Sie krümmte sich nach vorn und rang panisch um Luft, dann veränderte sich ihre Wahrnehmung. Als wäre sie unter Wasser getaucht worden klangen Worte und Geräusche dumpf an ihr Ohr ohne das sie sie länger verstehen konnte. Tränen füllten ihre Augen und nahmen ihr die Sicht. Einen kleinen Moment lang fühlte sie sich schwerelos, bis irgendetwas schließlich die Schwerelosigkeit wieder unterbrach. Sie wusste, dass es der Boden war, weil es nur der Boden sein konnte, der ihren Fall stoppte, doch fühlte sie dessen Kälte nicht, fühlte auch keinen Schmerz, während sich ihr Bewusstsein langsam verabschiedete.
Wie aus weiter Ferne hörte sie das Dröhnen eines Schusses, dann wurde es dunkel um sie herum.




Schwer ausatmend riss sie die Augen auf. Es dauerte eine Weile, bis ihr Gehirn die Eindrücke verarbeitet hatte: Halbdunkel.
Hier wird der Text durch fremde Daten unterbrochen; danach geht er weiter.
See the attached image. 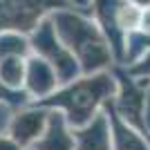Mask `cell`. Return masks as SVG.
<instances>
[{
    "instance_id": "obj_1",
    "label": "cell",
    "mask_w": 150,
    "mask_h": 150,
    "mask_svg": "<svg viewBox=\"0 0 150 150\" xmlns=\"http://www.w3.org/2000/svg\"><path fill=\"white\" fill-rule=\"evenodd\" d=\"M119 83L112 69L81 74L79 79L65 83L61 90L50 94L40 105H56L67 117L72 128H83L105 108L108 101L117 96Z\"/></svg>"
},
{
    "instance_id": "obj_2",
    "label": "cell",
    "mask_w": 150,
    "mask_h": 150,
    "mask_svg": "<svg viewBox=\"0 0 150 150\" xmlns=\"http://www.w3.org/2000/svg\"><path fill=\"white\" fill-rule=\"evenodd\" d=\"M54 27H56L58 36L67 50L76 56L81 63L83 74H94V72H103V69H112L114 63V52L108 43L103 29L90 23L79 13L69 11H58L52 16Z\"/></svg>"
},
{
    "instance_id": "obj_3",
    "label": "cell",
    "mask_w": 150,
    "mask_h": 150,
    "mask_svg": "<svg viewBox=\"0 0 150 150\" xmlns=\"http://www.w3.org/2000/svg\"><path fill=\"white\" fill-rule=\"evenodd\" d=\"M63 0H0V29L34 31L50 7Z\"/></svg>"
},
{
    "instance_id": "obj_4",
    "label": "cell",
    "mask_w": 150,
    "mask_h": 150,
    "mask_svg": "<svg viewBox=\"0 0 150 150\" xmlns=\"http://www.w3.org/2000/svg\"><path fill=\"white\" fill-rule=\"evenodd\" d=\"M105 112L110 119V130H112V148L114 150H150V139L148 134L134 128L132 123L121 117L114 110L112 101L105 103Z\"/></svg>"
},
{
    "instance_id": "obj_5",
    "label": "cell",
    "mask_w": 150,
    "mask_h": 150,
    "mask_svg": "<svg viewBox=\"0 0 150 150\" xmlns=\"http://www.w3.org/2000/svg\"><path fill=\"white\" fill-rule=\"evenodd\" d=\"M76 150H114L112 148V130L105 108L101 110L88 125L74 128Z\"/></svg>"
},
{
    "instance_id": "obj_6",
    "label": "cell",
    "mask_w": 150,
    "mask_h": 150,
    "mask_svg": "<svg viewBox=\"0 0 150 150\" xmlns=\"http://www.w3.org/2000/svg\"><path fill=\"white\" fill-rule=\"evenodd\" d=\"M36 150H76L74 128L63 112H52L43 137L36 141Z\"/></svg>"
},
{
    "instance_id": "obj_7",
    "label": "cell",
    "mask_w": 150,
    "mask_h": 150,
    "mask_svg": "<svg viewBox=\"0 0 150 150\" xmlns=\"http://www.w3.org/2000/svg\"><path fill=\"white\" fill-rule=\"evenodd\" d=\"M27 81H29V88L36 96H47V94H54L56 92V85L58 81V74L54 65H52L47 58H31L29 61V67H27Z\"/></svg>"
},
{
    "instance_id": "obj_8",
    "label": "cell",
    "mask_w": 150,
    "mask_h": 150,
    "mask_svg": "<svg viewBox=\"0 0 150 150\" xmlns=\"http://www.w3.org/2000/svg\"><path fill=\"white\" fill-rule=\"evenodd\" d=\"M47 114L45 112H36V110H29V112L18 114V119L13 121L11 125V134L13 139L18 141L20 146H27L31 141H38L43 137L45 128H47Z\"/></svg>"
},
{
    "instance_id": "obj_9",
    "label": "cell",
    "mask_w": 150,
    "mask_h": 150,
    "mask_svg": "<svg viewBox=\"0 0 150 150\" xmlns=\"http://www.w3.org/2000/svg\"><path fill=\"white\" fill-rule=\"evenodd\" d=\"M125 69H128L132 76H137V79H148L150 81V50L144 52L134 63L125 65Z\"/></svg>"
},
{
    "instance_id": "obj_10",
    "label": "cell",
    "mask_w": 150,
    "mask_h": 150,
    "mask_svg": "<svg viewBox=\"0 0 150 150\" xmlns=\"http://www.w3.org/2000/svg\"><path fill=\"white\" fill-rule=\"evenodd\" d=\"M130 2H134L137 7H150V0H130Z\"/></svg>"
}]
</instances>
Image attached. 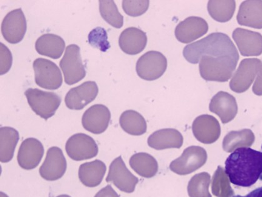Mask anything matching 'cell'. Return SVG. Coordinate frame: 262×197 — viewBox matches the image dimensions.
Masks as SVG:
<instances>
[{"instance_id":"6da1fadb","label":"cell","mask_w":262,"mask_h":197,"mask_svg":"<svg viewBox=\"0 0 262 197\" xmlns=\"http://www.w3.org/2000/svg\"><path fill=\"white\" fill-rule=\"evenodd\" d=\"M226 173L233 185L249 187L262 174V152L249 147L237 148L226 160Z\"/></svg>"},{"instance_id":"7a4b0ae2","label":"cell","mask_w":262,"mask_h":197,"mask_svg":"<svg viewBox=\"0 0 262 197\" xmlns=\"http://www.w3.org/2000/svg\"><path fill=\"white\" fill-rule=\"evenodd\" d=\"M183 55L188 62L198 64L203 56L231 57L238 58L239 54L231 39L226 34L214 33L206 38L186 46Z\"/></svg>"},{"instance_id":"3957f363","label":"cell","mask_w":262,"mask_h":197,"mask_svg":"<svg viewBox=\"0 0 262 197\" xmlns=\"http://www.w3.org/2000/svg\"><path fill=\"white\" fill-rule=\"evenodd\" d=\"M238 59L231 57L202 56L199 59L201 76L208 81L227 82L231 78Z\"/></svg>"},{"instance_id":"277c9868","label":"cell","mask_w":262,"mask_h":197,"mask_svg":"<svg viewBox=\"0 0 262 197\" xmlns=\"http://www.w3.org/2000/svg\"><path fill=\"white\" fill-rule=\"evenodd\" d=\"M25 94L31 110L45 120L55 115L61 104L60 96L55 93L29 88Z\"/></svg>"},{"instance_id":"5b68a950","label":"cell","mask_w":262,"mask_h":197,"mask_svg":"<svg viewBox=\"0 0 262 197\" xmlns=\"http://www.w3.org/2000/svg\"><path fill=\"white\" fill-rule=\"evenodd\" d=\"M59 67L63 73L64 81L68 85L77 83L86 76V72L82 63L80 48L76 45H70L66 48Z\"/></svg>"},{"instance_id":"8992f818","label":"cell","mask_w":262,"mask_h":197,"mask_svg":"<svg viewBox=\"0 0 262 197\" xmlns=\"http://www.w3.org/2000/svg\"><path fill=\"white\" fill-rule=\"evenodd\" d=\"M207 154L204 148L190 146L184 150L180 158L170 164V169L178 175L186 176L195 172L206 164Z\"/></svg>"},{"instance_id":"52a82bcc","label":"cell","mask_w":262,"mask_h":197,"mask_svg":"<svg viewBox=\"0 0 262 197\" xmlns=\"http://www.w3.org/2000/svg\"><path fill=\"white\" fill-rule=\"evenodd\" d=\"M167 68V60L158 51H150L143 54L136 63L138 75L146 81H155L163 75Z\"/></svg>"},{"instance_id":"ba28073f","label":"cell","mask_w":262,"mask_h":197,"mask_svg":"<svg viewBox=\"0 0 262 197\" xmlns=\"http://www.w3.org/2000/svg\"><path fill=\"white\" fill-rule=\"evenodd\" d=\"M35 82L46 90H56L61 86L62 77L60 70L55 62L44 58L33 62Z\"/></svg>"},{"instance_id":"9c48e42d","label":"cell","mask_w":262,"mask_h":197,"mask_svg":"<svg viewBox=\"0 0 262 197\" xmlns=\"http://www.w3.org/2000/svg\"><path fill=\"white\" fill-rule=\"evenodd\" d=\"M66 150L73 161H81L95 158L98 154V146L91 137L78 133L68 140Z\"/></svg>"},{"instance_id":"30bf717a","label":"cell","mask_w":262,"mask_h":197,"mask_svg":"<svg viewBox=\"0 0 262 197\" xmlns=\"http://www.w3.org/2000/svg\"><path fill=\"white\" fill-rule=\"evenodd\" d=\"M261 61L257 58L244 59L230 82L233 92L242 93L249 89L261 67Z\"/></svg>"},{"instance_id":"8fae6325","label":"cell","mask_w":262,"mask_h":197,"mask_svg":"<svg viewBox=\"0 0 262 197\" xmlns=\"http://www.w3.org/2000/svg\"><path fill=\"white\" fill-rule=\"evenodd\" d=\"M106 181L113 183L122 192L130 193L135 190L139 180L130 172L121 156L111 163Z\"/></svg>"},{"instance_id":"7c38bea8","label":"cell","mask_w":262,"mask_h":197,"mask_svg":"<svg viewBox=\"0 0 262 197\" xmlns=\"http://www.w3.org/2000/svg\"><path fill=\"white\" fill-rule=\"evenodd\" d=\"M1 28L6 41L11 44L21 42L27 30V19L21 8L8 13L3 20Z\"/></svg>"},{"instance_id":"4fadbf2b","label":"cell","mask_w":262,"mask_h":197,"mask_svg":"<svg viewBox=\"0 0 262 197\" xmlns=\"http://www.w3.org/2000/svg\"><path fill=\"white\" fill-rule=\"evenodd\" d=\"M67 162L61 148L52 147L48 149L47 157L39 168V174L48 181L61 179L67 171Z\"/></svg>"},{"instance_id":"5bb4252c","label":"cell","mask_w":262,"mask_h":197,"mask_svg":"<svg viewBox=\"0 0 262 197\" xmlns=\"http://www.w3.org/2000/svg\"><path fill=\"white\" fill-rule=\"evenodd\" d=\"M98 92V85L95 81L84 82L68 91L65 97V104L70 110H81L96 99Z\"/></svg>"},{"instance_id":"9a60e30c","label":"cell","mask_w":262,"mask_h":197,"mask_svg":"<svg viewBox=\"0 0 262 197\" xmlns=\"http://www.w3.org/2000/svg\"><path fill=\"white\" fill-rule=\"evenodd\" d=\"M193 136L205 144L214 143L220 138L221 128L217 119L210 115L198 117L192 124Z\"/></svg>"},{"instance_id":"2e32d148","label":"cell","mask_w":262,"mask_h":197,"mask_svg":"<svg viewBox=\"0 0 262 197\" xmlns=\"http://www.w3.org/2000/svg\"><path fill=\"white\" fill-rule=\"evenodd\" d=\"M111 118L110 111L104 105H93L82 116V126L91 133L100 134L109 126Z\"/></svg>"},{"instance_id":"e0dca14e","label":"cell","mask_w":262,"mask_h":197,"mask_svg":"<svg viewBox=\"0 0 262 197\" xmlns=\"http://www.w3.org/2000/svg\"><path fill=\"white\" fill-rule=\"evenodd\" d=\"M209 30L206 20L200 17L190 16L179 23L175 30L177 39L182 43H189L206 35Z\"/></svg>"},{"instance_id":"ac0fdd59","label":"cell","mask_w":262,"mask_h":197,"mask_svg":"<svg viewBox=\"0 0 262 197\" xmlns=\"http://www.w3.org/2000/svg\"><path fill=\"white\" fill-rule=\"evenodd\" d=\"M44 155L41 142L35 138H28L19 147L17 160L19 166L25 170H32L40 163Z\"/></svg>"},{"instance_id":"d6986e66","label":"cell","mask_w":262,"mask_h":197,"mask_svg":"<svg viewBox=\"0 0 262 197\" xmlns=\"http://www.w3.org/2000/svg\"><path fill=\"white\" fill-rule=\"evenodd\" d=\"M239 51L244 56H258L262 54L261 34L242 28H237L232 34Z\"/></svg>"},{"instance_id":"ffe728a7","label":"cell","mask_w":262,"mask_h":197,"mask_svg":"<svg viewBox=\"0 0 262 197\" xmlns=\"http://www.w3.org/2000/svg\"><path fill=\"white\" fill-rule=\"evenodd\" d=\"M209 110L217 114L222 123L227 124L235 118L238 112V105L235 98L231 94L220 91L211 99Z\"/></svg>"},{"instance_id":"44dd1931","label":"cell","mask_w":262,"mask_h":197,"mask_svg":"<svg viewBox=\"0 0 262 197\" xmlns=\"http://www.w3.org/2000/svg\"><path fill=\"white\" fill-rule=\"evenodd\" d=\"M147 42L146 33L135 27L126 28L119 38V47L124 53L130 55L141 53L146 48Z\"/></svg>"},{"instance_id":"7402d4cb","label":"cell","mask_w":262,"mask_h":197,"mask_svg":"<svg viewBox=\"0 0 262 197\" xmlns=\"http://www.w3.org/2000/svg\"><path fill=\"white\" fill-rule=\"evenodd\" d=\"M183 142V136L175 128H163L157 130L147 140L149 146L158 150L167 148H180Z\"/></svg>"},{"instance_id":"603a6c76","label":"cell","mask_w":262,"mask_h":197,"mask_svg":"<svg viewBox=\"0 0 262 197\" xmlns=\"http://www.w3.org/2000/svg\"><path fill=\"white\" fill-rule=\"evenodd\" d=\"M237 20L240 25L262 29V1L249 0L242 3Z\"/></svg>"},{"instance_id":"cb8c5ba5","label":"cell","mask_w":262,"mask_h":197,"mask_svg":"<svg viewBox=\"0 0 262 197\" xmlns=\"http://www.w3.org/2000/svg\"><path fill=\"white\" fill-rule=\"evenodd\" d=\"M106 172V166L103 162L96 160L84 163L79 168V179L85 186L96 187L100 185Z\"/></svg>"},{"instance_id":"d4e9b609","label":"cell","mask_w":262,"mask_h":197,"mask_svg":"<svg viewBox=\"0 0 262 197\" xmlns=\"http://www.w3.org/2000/svg\"><path fill=\"white\" fill-rule=\"evenodd\" d=\"M65 47V42L61 37L50 33L39 37L35 43L37 52L54 59L61 58Z\"/></svg>"},{"instance_id":"484cf974","label":"cell","mask_w":262,"mask_h":197,"mask_svg":"<svg viewBox=\"0 0 262 197\" xmlns=\"http://www.w3.org/2000/svg\"><path fill=\"white\" fill-rule=\"evenodd\" d=\"M131 168L138 175L144 178H152L158 172V163L156 159L147 153L135 154L129 160Z\"/></svg>"},{"instance_id":"4316f807","label":"cell","mask_w":262,"mask_h":197,"mask_svg":"<svg viewBox=\"0 0 262 197\" xmlns=\"http://www.w3.org/2000/svg\"><path fill=\"white\" fill-rule=\"evenodd\" d=\"M19 133L15 128L3 127L0 128V161L7 163L12 160L19 141Z\"/></svg>"},{"instance_id":"83f0119b","label":"cell","mask_w":262,"mask_h":197,"mask_svg":"<svg viewBox=\"0 0 262 197\" xmlns=\"http://www.w3.org/2000/svg\"><path fill=\"white\" fill-rule=\"evenodd\" d=\"M254 141V134L251 130L245 128L227 134L224 139L222 147L226 152L230 153L239 148L250 147Z\"/></svg>"},{"instance_id":"f1b7e54d","label":"cell","mask_w":262,"mask_h":197,"mask_svg":"<svg viewBox=\"0 0 262 197\" xmlns=\"http://www.w3.org/2000/svg\"><path fill=\"white\" fill-rule=\"evenodd\" d=\"M121 127L132 136H141L146 133L147 123L144 117L135 111H124L119 118Z\"/></svg>"},{"instance_id":"f546056e","label":"cell","mask_w":262,"mask_h":197,"mask_svg":"<svg viewBox=\"0 0 262 197\" xmlns=\"http://www.w3.org/2000/svg\"><path fill=\"white\" fill-rule=\"evenodd\" d=\"M236 4L232 0L227 1H210L208 3L207 10L209 15L215 21L226 23L230 21L234 15Z\"/></svg>"},{"instance_id":"4dcf8cb0","label":"cell","mask_w":262,"mask_h":197,"mask_svg":"<svg viewBox=\"0 0 262 197\" xmlns=\"http://www.w3.org/2000/svg\"><path fill=\"white\" fill-rule=\"evenodd\" d=\"M210 176L207 172L196 174L190 180L187 192L190 197H212L209 192Z\"/></svg>"},{"instance_id":"1f68e13d","label":"cell","mask_w":262,"mask_h":197,"mask_svg":"<svg viewBox=\"0 0 262 197\" xmlns=\"http://www.w3.org/2000/svg\"><path fill=\"white\" fill-rule=\"evenodd\" d=\"M212 192L213 195L217 197H233L235 195L226 171L221 166H219L213 174Z\"/></svg>"},{"instance_id":"d6a6232c","label":"cell","mask_w":262,"mask_h":197,"mask_svg":"<svg viewBox=\"0 0 262 197\" xmlns=\"http://www.w3.org/2000/svg\"><path fill=\"white\" fill-rule=\"evenodd\" d=\"M99 12L102 18L112 27L121 28L123 26V16L119 12L115 2L111 0L99 1Z\"/></svg>"},{"instance_id":"836d02e7","label":"cell","mask_w":262,"mask_h":197,"mask_svg":"<svg viewBox=\"0 0 262 197\" xmlns=\"http://www.w3.org/2000/svg\"><path fill=\"white\" fill-rule=\"evenodd\" d=\"M107 38L106 31L104 28L98 27L91 31L88 35V42L91 47L97 48L102 52H106L111 48Z\"/></svg>"},{"instance_id":"e575fe53","label":"cell","mask_w":262,"mask_h":197,"mask_svg":"<svg viewBox=\"0 0 262 197\" xmlns=\"http://www.w3.org/2000/svg\"><path fill=\"white\" fill-rule=\"evenodd\" d=\"M122 8L127 15L137 17L146 13L149 7V1H122Z\"/></svg>"},{"instance_id":"d590c367","label":"cell","mask_w":262,"mask_h":197,"mask_svg":"<svg viewBox=\"0 0 262 197\" xmlns=\"http://www.w3.org/2000/svg\"><path fill=\"white\" fill-rule=\"evenodd\" d=\"M1 45V70H0V74L1 75L7 73L11 69V65H12L13 57L11 54V51L3 43H0Z\"/></svg>"},{"instance_id":"8d00e7d4","label":"cell","mask_w":262,"mask_h":197,"mask_svg":"<svg viewBox=\"0 0 262 197\" xmlns=\"http://www.w3.org/2000/svg\"><path fill=\"white\" fill-rule=\"evenodd\" d=\"M253 92L257 96H262V62L260 70L258 71L257 79H256L252 88Z\"/></svg>"},{"instance_id":"74e56055","label":"cell","mask_w":262,"mask_h":197,"mask_svg":"<svg viewBox=\"0 0 262 197\" xmlns=\"http://www.w3.org/2000/svg\"><path fill=\"white\" fill-rule=\"evenodd\" d=\"M95 197H120L116 191L113 189L111 185H108L106 187L99 191L96 194Z\"/></svg>"},{"instance_id":"f35d334b","label":"cell","mask_w":262,"mask_h":197,"mask_svg":"<svg viewBox=\"0 0 262 197\" xmlns=\"http://www.w3.org/2000/svg\"><path fill=\"white\" fill-rule=\"evenodd\" d=\"M233 197H262V187L256 188L246 196L237 195Z\"/></svg>"},{"instance_id":"ab89813d","label":"cell","mask_w":262,"mask_h":197,"mask_svg":"<svg viewBox=\"0 0 262 197\" xmlns=\"http://www.w3.org/2000/svg\"><path fill=\"white\" fill-rule=\"evenodd\" d=\"M1 197H8L5 193L1 192Z\"/></svg>"},{"instance_id":"60d3db41","label":"cell","mask_w":262,"mask_h":197,"mask_svg":"<svg viewBox=\"0 0 262 197\" xmlns=\"http://www.w3.org/2000/svg\"><path fill=\"white\" fill-rule=\"evenodd\" d=\"M56 197H71V196L69 195H59Z\"/></svg>"},{"instance_id":"b9f144b4","label":"cell","mask_w":262,"mask_h":197,"mask_svg":"<svg viewBox=\"0 0 262 197\" xmlns=\"http://www.w3.org/2000/svg\"><path fill=\"white\" fill-rule=\"evenodd\" d=\"M261 149H262V145H261ZM260 179L261 180V181H262V174H261Z\"/></svg>"}]
</instances>
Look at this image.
Betten. Mehrstimmiges Schnarchen.
Sie drehte sich keuchend auf den Rücken, versuchte den viel zu schnellen Atem wieder zu beruhigen, während sie mit den Händen durch ihr Gesicht wischte und kurz darauf die Unterarme auf ihre Stirn stapelte.


Wunderlampe. Gemeinschaftsschlafsaal. Traum…
Sie rollte sich auf die Seite, bis sie ihren Bettnachbarn beinahe berührte, zog ihre Knie bis an den Bauch heran und zog den Kopf ein.
Das regelmäßige Schnarchen der Gäste, die Wärme des Körpers neben sich und die eingenommene Haltung gaben ihr ein leises Gefühl von Sicherheit, ließen sie wieder zur Ruhe kommen.


„Zu viele Boxkämpfe, Fräulein.“ schalt sie sich gedanklich und seufzte tonlos. „Zu viele Kämpfe…“
Sie schloss die Augen und verharrte bewegungslos, bis sie irgendwann wieder einschlief.